Personal information
- Full name: Serhiy Valeriyovych Trykosh
- Date of birth: 12 October 1998 (age 26)
- Place of birth: Ratne, Ukraine
- Height: 1.78 m (5 ft 10 in)
- Position(s): Midfielder

Team information
- Current team: Nyva Terebovlya

Youth career
- 2013–2014: BRW-BIK Volodymyr-Volynskyi
- 2014–2015: FC Volyn Lutsk

Senior career*
- Years: Team / Apps / (Gls)
- 2015–2017: Volyn Lutsk / 3 / (0)
- 2017–2018: Rochyn Sosnivka / 4 / (0)
- 2018: Sparta Brodnica
- 2019–2020: ODEK Orzhiv / 4 / (0)
- 2020: NFK Boratyn / 0 / (0)
- 2021–: Nyva Terebovlya / 4 / (0)

= Serhiy Trykosh =

Ukrainian footballer

Serhiy Valeriyovych Trykosh (Сергій Валерійович Трикош; born 12 October 1998) is a Ukrainian professional football midfielder who plays for the Ukrainian amateur club Nyva Terebovlya.
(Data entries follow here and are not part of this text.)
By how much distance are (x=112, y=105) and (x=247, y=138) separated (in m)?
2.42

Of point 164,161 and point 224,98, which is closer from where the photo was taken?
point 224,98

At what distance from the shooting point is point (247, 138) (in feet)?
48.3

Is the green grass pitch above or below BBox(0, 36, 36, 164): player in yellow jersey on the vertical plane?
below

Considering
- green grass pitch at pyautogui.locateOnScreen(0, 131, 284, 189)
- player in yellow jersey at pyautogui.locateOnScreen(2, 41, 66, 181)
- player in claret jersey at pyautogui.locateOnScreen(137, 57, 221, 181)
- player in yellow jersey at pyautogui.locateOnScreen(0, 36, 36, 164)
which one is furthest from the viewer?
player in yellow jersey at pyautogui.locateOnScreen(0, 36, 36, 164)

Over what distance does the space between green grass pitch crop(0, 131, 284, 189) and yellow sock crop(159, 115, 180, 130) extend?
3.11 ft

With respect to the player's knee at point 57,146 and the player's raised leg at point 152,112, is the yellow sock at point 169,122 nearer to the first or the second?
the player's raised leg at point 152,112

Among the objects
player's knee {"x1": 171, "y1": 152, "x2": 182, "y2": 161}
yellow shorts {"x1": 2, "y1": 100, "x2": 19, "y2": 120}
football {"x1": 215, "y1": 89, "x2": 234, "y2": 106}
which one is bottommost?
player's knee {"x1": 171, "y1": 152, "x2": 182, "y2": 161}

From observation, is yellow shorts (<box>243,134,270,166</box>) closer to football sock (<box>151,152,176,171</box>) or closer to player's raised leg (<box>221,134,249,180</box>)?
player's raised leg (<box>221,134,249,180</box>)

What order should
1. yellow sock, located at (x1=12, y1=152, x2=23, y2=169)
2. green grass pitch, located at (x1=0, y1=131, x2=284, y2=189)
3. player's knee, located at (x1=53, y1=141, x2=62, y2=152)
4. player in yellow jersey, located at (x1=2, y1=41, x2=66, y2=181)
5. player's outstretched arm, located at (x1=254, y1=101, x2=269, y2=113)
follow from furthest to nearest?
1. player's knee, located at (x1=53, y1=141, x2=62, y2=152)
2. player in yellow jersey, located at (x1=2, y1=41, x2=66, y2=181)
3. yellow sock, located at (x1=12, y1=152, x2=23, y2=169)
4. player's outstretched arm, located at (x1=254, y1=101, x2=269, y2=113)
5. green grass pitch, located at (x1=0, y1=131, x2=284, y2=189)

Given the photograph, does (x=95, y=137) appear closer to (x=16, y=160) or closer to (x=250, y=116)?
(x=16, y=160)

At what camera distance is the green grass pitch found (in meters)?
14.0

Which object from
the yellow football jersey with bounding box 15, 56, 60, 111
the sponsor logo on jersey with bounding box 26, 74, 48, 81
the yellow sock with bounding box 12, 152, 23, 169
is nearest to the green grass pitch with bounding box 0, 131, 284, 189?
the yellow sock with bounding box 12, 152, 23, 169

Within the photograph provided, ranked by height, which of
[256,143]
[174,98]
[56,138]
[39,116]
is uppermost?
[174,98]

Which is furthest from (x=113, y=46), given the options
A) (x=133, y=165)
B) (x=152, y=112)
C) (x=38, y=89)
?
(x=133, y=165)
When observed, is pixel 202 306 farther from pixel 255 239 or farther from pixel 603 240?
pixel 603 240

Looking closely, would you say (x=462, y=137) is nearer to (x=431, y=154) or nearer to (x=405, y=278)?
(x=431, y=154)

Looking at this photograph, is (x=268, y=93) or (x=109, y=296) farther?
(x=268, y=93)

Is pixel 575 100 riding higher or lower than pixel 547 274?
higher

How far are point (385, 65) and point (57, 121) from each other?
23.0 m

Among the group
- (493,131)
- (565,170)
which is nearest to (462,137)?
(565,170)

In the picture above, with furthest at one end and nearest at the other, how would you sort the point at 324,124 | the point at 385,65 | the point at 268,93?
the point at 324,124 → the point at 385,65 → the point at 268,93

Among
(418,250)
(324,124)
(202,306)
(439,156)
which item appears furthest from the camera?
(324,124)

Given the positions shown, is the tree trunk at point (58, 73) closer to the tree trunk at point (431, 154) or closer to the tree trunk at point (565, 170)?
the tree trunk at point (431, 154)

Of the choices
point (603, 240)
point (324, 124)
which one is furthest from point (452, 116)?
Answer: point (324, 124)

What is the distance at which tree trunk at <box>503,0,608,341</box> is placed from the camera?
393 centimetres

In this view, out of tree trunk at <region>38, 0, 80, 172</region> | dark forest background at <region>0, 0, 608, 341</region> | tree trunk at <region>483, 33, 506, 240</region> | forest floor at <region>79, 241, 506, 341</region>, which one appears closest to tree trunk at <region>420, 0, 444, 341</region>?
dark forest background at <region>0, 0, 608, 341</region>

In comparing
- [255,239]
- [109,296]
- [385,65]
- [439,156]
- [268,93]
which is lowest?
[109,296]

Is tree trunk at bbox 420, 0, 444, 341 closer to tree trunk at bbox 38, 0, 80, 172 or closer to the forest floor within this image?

Trykosh is a product of the BRW-BIK Volodymyr-Volynskyi and FC Volyn Youth Sportive School Systems. Then he signed a professional contract with FC Volyn Lutsk in the Ukrainian Premier League.

He made his debut in the Ukrainian Premier League for FC Volyn on 20 May 2017, played in the match against FC Zirka Kropyvnytskyi.